Cependant, Stefano est, optimiste et pense que 2023 sera plus stable ou du moins sera moins imprévisible que 2022.

« Les risques principaux matérialisés en 2022 sont désormais très visibles et la majorité des acteurs du marché ont conscience des enjeux de la guerre, du risque d’escalade, de l’inflation et de la hausse des taux d’intérêt. Nous pouvons dire qu’il y a des inconnues connues.

La situation est d’autant plus problématique pour l’investissement lorsque quelque chose de totalement inattendu passe soudain au premier plan. »

Stefano précise toutefois que les chiffres de 2022 ont mis en évidence que les seuls portefeuilles qui se sont montrés résilients étaient ceux qui avaient misé sur des stratégies plus fines, par exemple sur une allocation d’actifs ou un management des risques plus proactifs, ou simplement sur l’attribution d’une part du portefeuille à des investissements alternatifs.

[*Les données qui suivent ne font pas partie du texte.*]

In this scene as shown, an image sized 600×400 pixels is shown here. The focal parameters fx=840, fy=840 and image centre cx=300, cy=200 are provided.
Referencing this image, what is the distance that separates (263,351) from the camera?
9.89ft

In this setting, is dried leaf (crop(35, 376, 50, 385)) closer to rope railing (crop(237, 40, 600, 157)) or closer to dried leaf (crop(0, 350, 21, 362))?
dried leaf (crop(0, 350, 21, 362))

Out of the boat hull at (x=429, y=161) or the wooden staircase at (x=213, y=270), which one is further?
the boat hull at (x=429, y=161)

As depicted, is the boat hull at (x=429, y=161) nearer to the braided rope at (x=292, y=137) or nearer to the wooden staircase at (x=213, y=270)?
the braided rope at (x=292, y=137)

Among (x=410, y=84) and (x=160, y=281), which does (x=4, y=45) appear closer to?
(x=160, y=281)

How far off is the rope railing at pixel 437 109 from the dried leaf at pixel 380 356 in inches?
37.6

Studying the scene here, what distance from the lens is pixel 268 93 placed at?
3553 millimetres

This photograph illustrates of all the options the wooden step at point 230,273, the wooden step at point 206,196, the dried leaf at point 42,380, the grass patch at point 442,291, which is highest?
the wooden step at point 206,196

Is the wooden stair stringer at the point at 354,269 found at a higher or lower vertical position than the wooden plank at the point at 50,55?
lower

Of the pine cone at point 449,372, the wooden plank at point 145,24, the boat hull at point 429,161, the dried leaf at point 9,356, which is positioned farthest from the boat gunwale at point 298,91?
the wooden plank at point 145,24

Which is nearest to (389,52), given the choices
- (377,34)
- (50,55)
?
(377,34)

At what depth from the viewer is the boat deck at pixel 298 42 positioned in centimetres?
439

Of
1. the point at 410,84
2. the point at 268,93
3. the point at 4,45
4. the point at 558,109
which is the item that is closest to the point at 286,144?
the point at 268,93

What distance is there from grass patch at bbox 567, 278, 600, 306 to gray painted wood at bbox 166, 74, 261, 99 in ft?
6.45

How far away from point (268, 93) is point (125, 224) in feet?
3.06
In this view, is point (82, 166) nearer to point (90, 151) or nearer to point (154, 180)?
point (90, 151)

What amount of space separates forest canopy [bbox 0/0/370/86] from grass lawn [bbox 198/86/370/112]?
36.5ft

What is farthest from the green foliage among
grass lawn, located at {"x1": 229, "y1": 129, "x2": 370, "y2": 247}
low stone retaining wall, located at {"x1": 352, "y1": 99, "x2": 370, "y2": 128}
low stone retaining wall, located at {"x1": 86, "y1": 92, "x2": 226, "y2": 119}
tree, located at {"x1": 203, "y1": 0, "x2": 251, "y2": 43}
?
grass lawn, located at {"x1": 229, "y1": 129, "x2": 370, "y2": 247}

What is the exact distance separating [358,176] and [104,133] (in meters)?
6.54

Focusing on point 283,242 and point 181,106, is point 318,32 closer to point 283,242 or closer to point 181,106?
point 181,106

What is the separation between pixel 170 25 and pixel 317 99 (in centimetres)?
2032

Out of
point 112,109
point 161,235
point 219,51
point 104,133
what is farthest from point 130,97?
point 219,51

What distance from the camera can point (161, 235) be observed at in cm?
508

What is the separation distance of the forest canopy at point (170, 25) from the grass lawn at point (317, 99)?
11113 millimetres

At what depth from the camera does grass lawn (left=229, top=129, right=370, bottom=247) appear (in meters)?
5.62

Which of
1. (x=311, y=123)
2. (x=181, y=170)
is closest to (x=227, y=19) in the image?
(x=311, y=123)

« Par exemple, nous avons vu un grand nombre de Hedge Funds enregistrer une bonne performance. Une des plus anciennes stratégies de Hedge Funds, à savoir de « suivre la tendance » ou « trend-following » a connu un exceptionnel succès en 2022. Ceci démontre que, même s’il est plus facile de miser sur les actions et les produits à revenu fixe, il est nécessaire de réaliser un management plus actif et plus sophistiqué lorsque l’on veut construire un portefeuille plus résilient ».

“Je pense qu’il est très important que les gestionnaires de fortune prennent l’initiative… d’expliquer aux différents types d’investisseurs qui ne se sont pas vraiment exposés à de nouvelles idées ni de nouvelles classes d’actifs, tous les risques et toutes les opportunités que les marchés offrent.”

Stefano Torti

L’inflation et les hausses de taux d’intérêt

Une des plus dramatiques conséquences des instabilités géopolitiques de l’année passée a très certainement été l’inflation, qui après des hausses de taux agressives de la part de banques centrales, a déclenché un des plus grands marchés obligataires baissiers du dernier siècle.

Le FMI prévoit une inflation mondiale de 6.6% en 2023 et 4,3% pour 2024. Dans ce contexte, Stefano Torti estime que les marchés financiers peuvent endurer une tendance baissière ou une tendance vers une stabilisation.

« Dans l’ensemble, je pense que l’inflation ne devrait pas uniquement être traitée comme une ennemie à l’investissement. Mais, il est très important, dans un environnement inflationniste tel que celui dans lequel nous nous trouvons actuellement, d’appliquer une allocation correcte. »

D’un autre coté, les banques centrales continuent à utiliser les hausses de taux pour combattre l’inflation ; la FED et la Banque Centrale Européenne, estiment que de nouvelles hausses de taux sont probables en 2023.

Il est bien entendu très difficile de prédire à quel niveau les banques centrales arrêteront parce que cela dépendra des chiffres que nous verrons dans les mois à venir. Des données rassurantes nous parviennent des secteurs de l’énergie, des prix des produits alimentaires et des coûts de transports.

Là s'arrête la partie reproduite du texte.